Les pages « Ovalie » du bihebdomadaire Midi Olympique, consacrées au sport d’en bas, décrivent régulièrement des clubs obligés de déclarer un forfait général dans certaines catégories ou carrément de se mettre en sommeil pour une durée indéterminée. En Nationale (troisième division), Hyères-Carqueiranne a ainsi dû renoncer à s’aligner, comme Blagnac en cours de saison dernière.

« Nous sommes le deuxième sport dans les médias et le dixième en nombre de licenciés [361.704 licenciés en mai 2024] », observe Florian Grill, qui espère avoir les coudées franches pour poursuivre ses réformes afin de « relancer le rugby par la base, avec la hausse du nombre de licenciés », comme ce « Plan Marshall de 20 millions d’euros pour les installations, une vraie réussite ».

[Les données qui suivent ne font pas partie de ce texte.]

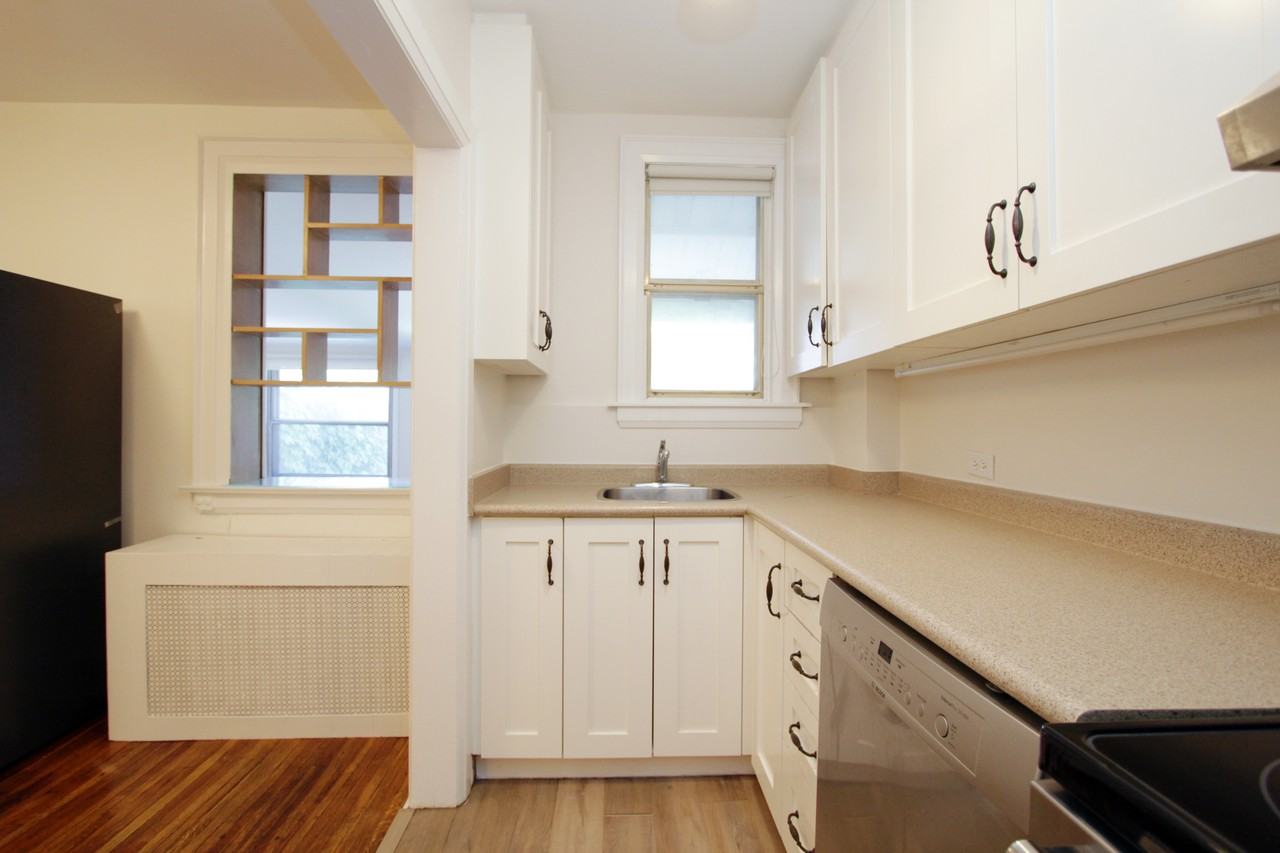 Bayview Ave & Millwood Rd - Photo 3 of 17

Didier Codorniou promet en cas de victoire des « assises, de janvier jusqu’en mars-avril 2025 » pour évoquer de manière collégiale tous les maux du rugby, avant la mise au vote « lors de l’assemblée générale du premier week-end de juillet à Clermont-Ferrand du livre bleu qui donnera les orientations pour les dix ou quinze prochaines années ».

Les deux rivaux s’accordent aussi sur les besoins de simplifier les formalités administratives, ainsi que sur les soucis de santé, liés aux commotions notamment, et d’addiction qui empoisonnent leur sport.

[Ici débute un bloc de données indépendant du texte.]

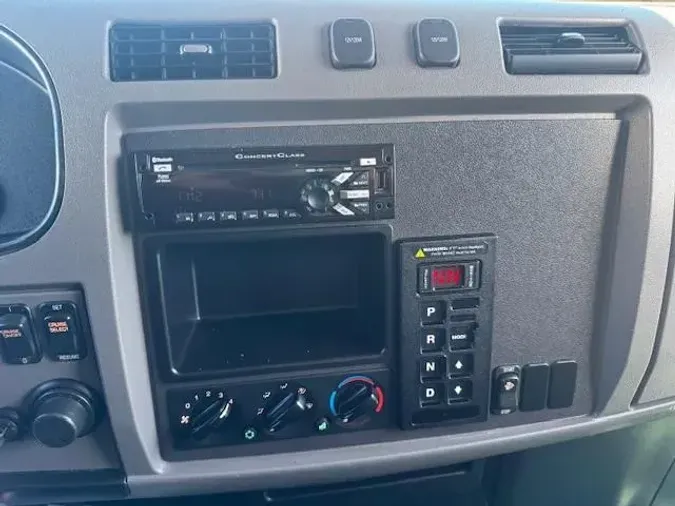 2019 Peterbilt 325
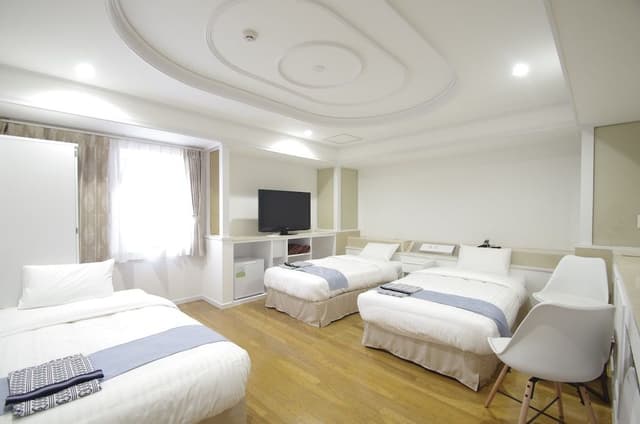 [Fully Flexible] Deluxe Triple Room NonSmoking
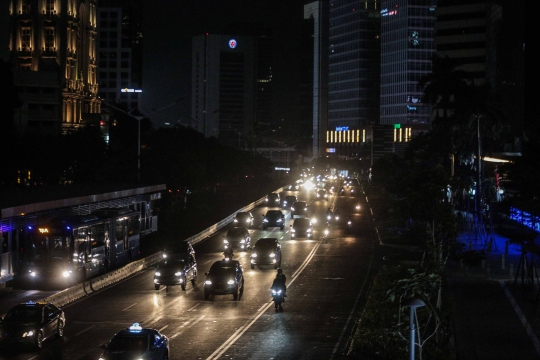 Suasana Gelap Kawasan Thamrin-Sudirman Akibat Listrik Padam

Des divergences sur l’état des finances de la FFR

Mais l’analyse diverge de nouveau dès qu’il s’agit d’évoquer les moyens dont dispose la FFR pour mener sa politique. Didier Codorniou et ses proches accusent le président sortant de noircir le tableau. « Il y a eu trois postes créés, des financements pour les Ligues [régionales], il y a beaucoup d’argent distribué. Quand une entreprise ou une collectivité est en difficulté, on fait très attention. Là, ce n’est pas le cas. »

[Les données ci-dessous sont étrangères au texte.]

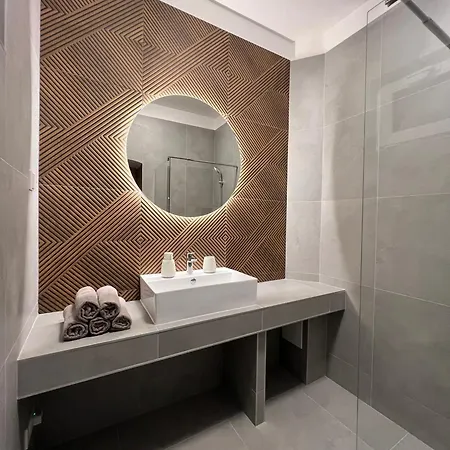 Timeless Near Center * Μπρατισλάβα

« D’aucuns peuvent dire ce qu’ils veulent, mais quand vous regardez le rapport de KPMG, un cabinet complètement indépendant, il est clair qu’il y a un vrai souci, réplique Clotilde Delbos, qui sera la trésorière de la Fédé si Florian Grill est réélu. J’ai peur que certains confondent les fonds de dotation qui ne nous appartiennent pas avec les fonds propres de la FFR. » Aux dirigeants de clubs amateur de faire leur choix désormais, après cette rude campagne : ils sont appelés à voter électroniquement entre vendredi 8 heures et samedi midi.